Repeating a number based on position and value?
I am trying to learn about algorithmic thinking in my spare time from a book I got.
I am thinking about scenarios and trying to solve them using pseudocode in order to learn but I cannot approach this idea below. I am thinking of doing this with a nested loop but I don't know how to begin. Can you please assist?
If we have a 1d array that mentions how many times each position should be repeated for example:
With N = 5, the 1d array is z = 2,1,1,3,2
Based on that, we should populate a new array with the times each number appears. Therefore, based on z
we should have a 1d array A = 1,1,2,3,4,4,4,5,5.
Explanation: the first position of z
has the number 2
. Therefore, in the A array the number 1
should appear two times. continuing the number two of array z
has the number 1
, therefore the number 2
in the array A
should appear only once, and so one for the rest numbers. So there is a pattern between the two arrays.
NOTE: This should not be using any functions or turning values to string and multiplying them.
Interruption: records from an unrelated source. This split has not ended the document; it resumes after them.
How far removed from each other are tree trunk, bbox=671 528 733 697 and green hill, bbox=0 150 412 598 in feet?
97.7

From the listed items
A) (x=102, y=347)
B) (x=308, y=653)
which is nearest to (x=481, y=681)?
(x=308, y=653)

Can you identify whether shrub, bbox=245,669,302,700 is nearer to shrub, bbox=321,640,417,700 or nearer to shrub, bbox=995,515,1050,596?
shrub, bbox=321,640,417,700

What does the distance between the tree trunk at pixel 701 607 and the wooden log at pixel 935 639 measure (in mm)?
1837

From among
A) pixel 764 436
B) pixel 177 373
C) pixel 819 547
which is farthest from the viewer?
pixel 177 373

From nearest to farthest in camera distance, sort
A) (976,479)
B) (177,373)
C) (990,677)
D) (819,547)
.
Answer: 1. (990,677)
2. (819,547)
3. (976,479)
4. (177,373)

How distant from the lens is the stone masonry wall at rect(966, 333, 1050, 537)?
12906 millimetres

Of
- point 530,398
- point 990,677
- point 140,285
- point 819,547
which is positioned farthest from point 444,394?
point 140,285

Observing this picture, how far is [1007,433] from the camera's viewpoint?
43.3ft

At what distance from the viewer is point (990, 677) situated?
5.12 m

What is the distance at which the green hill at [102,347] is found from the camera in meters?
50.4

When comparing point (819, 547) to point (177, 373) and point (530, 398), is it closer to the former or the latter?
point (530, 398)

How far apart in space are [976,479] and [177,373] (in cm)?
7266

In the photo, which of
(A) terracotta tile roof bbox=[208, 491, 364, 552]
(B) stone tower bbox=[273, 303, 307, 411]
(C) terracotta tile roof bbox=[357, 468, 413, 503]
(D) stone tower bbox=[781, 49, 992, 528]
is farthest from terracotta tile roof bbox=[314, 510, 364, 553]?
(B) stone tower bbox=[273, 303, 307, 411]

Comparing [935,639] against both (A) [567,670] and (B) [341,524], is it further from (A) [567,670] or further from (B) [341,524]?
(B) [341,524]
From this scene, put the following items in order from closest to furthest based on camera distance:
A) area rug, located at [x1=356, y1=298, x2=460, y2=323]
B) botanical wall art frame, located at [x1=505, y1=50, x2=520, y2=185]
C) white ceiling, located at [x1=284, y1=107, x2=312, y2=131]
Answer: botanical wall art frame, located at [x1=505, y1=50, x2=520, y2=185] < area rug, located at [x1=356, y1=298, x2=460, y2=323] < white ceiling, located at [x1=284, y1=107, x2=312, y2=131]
I am interested in the theoretical side of it and want to learn how to think for such problems.
UPDATE
Would it help if we have
an array with unsorted items:
A: 2,3,1,2,4
and z
where calculates how many times each position is mentioned.
z: 1,2,1,1
can we create a new array that will make the the content of A
sorted based on the content of z
?
Solution 1:
You can use list comprehension with nested loop:
result = [i+1 for i, freq in enumerate(z) for _ in range(freq)]
Without list comprehension:
result = []
for i, freq in enumerate(z):
result.extend([i+1]*freq)
Without any functions (less Pythonic), using +=
and *
operators for lists:
result = []
i = 1
for freq in z:
result += [i] * freq
i += 1
Without *
operator for lists:
result = []
i = 1
for freq in z:
while freq > 0:
result += [i]
freq -= 1
i += 1
+= [i]
is really a clumsy way to append(i)
, but at least it avoids the function, which you seem to be looking for.